Upon these words, lightning flashed from the woman’s eyes from among the tears. She grabbed Sir Eugene’s hand violently.

“Dou you know where they are living? One’s breaking his way through the Carpathians into his homeland. There’re pursuers before, behind and around him; beneath him there’s an abyss, the flooded mountain river and the vultures. If he escapes being captured, swallowed by the river or being starved, he can escape to the battle field. There he is awaited by my other son, leader of a troop. Do you know who this troop consists of? It consists of children, who have run away from their mothers, and of family men, who have left their wives and children. Some terrible passion drives them onto the field of death. They’re all going to perish there.”

“But why are they to perish?”

“Because it hurts them very much in their hearts. And it cannot be healed in any other way.”

“But they will possibly win, mother!”

“Yes, they will! By heavens, they will! But it won’t do them any good. They’ll be facing an even bigger peril. They’ll do wonders, compel the world to respect them, they’ll be shining above the whole darkened Europe. So much the worse for them. The verdict has been passed on them; sealed by all the mighty of the world. If one blow proves to be enough to kill them, they’ll deal one blow to them, if not, they’ll administer another one, and so on, as many as enough to kill them. I learned that from their arrested letters. That was to bring me back. Let me take a seat in your home, I’ve made a long way, and much of it on foot.”

“O, poor my mother!”

Sir Eugene made her sit down on the sofa, and put his arms around her shoulders.

“Of course, I’ve come back to see you one last time in life.”

“O, don’t tell that to me!”

“You’ll go far away, and we’ll have been lost, when you come back again. Proud people have already ranged in order, and plotted how to take revenge on the person who chastised them.”

“Who are they?”

“Your friends. Your patrons. Don’t be afraid, I’m not going to scold them. They want you better than me. I’d put you death; they save you. I’d arrange a gloomy, grim and joyless life for you; they provide a happy love and a brilliant career for you. They love you better than me. I don’t compete with them. No, my son! You and they are right. We’re crazy people, who give everything for nothing, for a thought or a dream; we torture ourselves and die. Don’t understand us ever. Be a happy man! Join the people who have headed for the empire of all the Russians to find alliances against their own outraged homeland. They’re all Hungarians; and their heart hurts just like yours, when they call their fearsome enemy against their own mother or siblings. And they do do it in the strong belief that the mother and the sibling must be conquered. There have been cast two stains on the Baradlay court-of-arms. It will be your name to shed a golden light thereon. What a superb feat it will be to demonstrate it before the world: in opposition to the two unfaithful Baradlays, their own brother, the third one has endeavoured to invite the powerful ally.”
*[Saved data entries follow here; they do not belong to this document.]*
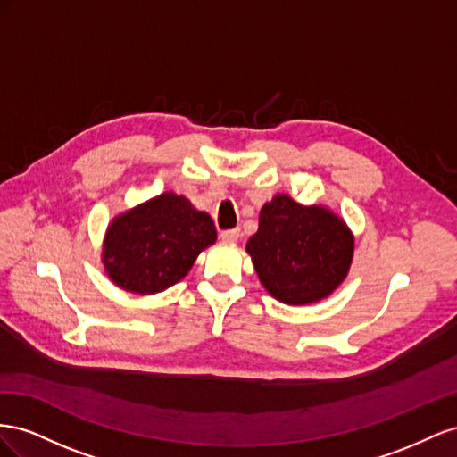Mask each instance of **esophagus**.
<instances>
[{
    "label": "esophagus",
    "instance_id": "34e87169",
    "mask_svg": "<svg viewBox=\"0 0 457 457\" xmlns=\"http://www.w3.org/2000/svg\"><path fill=\"white\" fill-rule=\"evenodd\" d=\"M220 237L224 239L226 243H236L241 237V229L239 228H231V229H224L220 233Z\"/></svg>",
    "mask_w": 457,
    "mask_h": 457
}]
</instances>
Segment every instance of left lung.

Sir Eugene’s face became pale like a statue; he was gazing in front of him. This was something that nobody had told him before. But surely he could have realised it by himself.

“The outcome’s undoubtful,” Sir Eugene’s mother went on, staring fixedly into the glare of the candle. “We’re going to perish. But you’ll stay alive. We cannot stand against two great powers. Should we be made of iron, we would be buried by the lava pouring on us. You brothers will fall here and there. Death is cheap. You’ll become a happy man and start a new family. You’ll be the head of the Baradlay family. You can be the envied husband of a beautiful woman. You’ll be awarded with the highest decorations for your unforgettable services. A tall and upscale man. A perspective pride of the new era.”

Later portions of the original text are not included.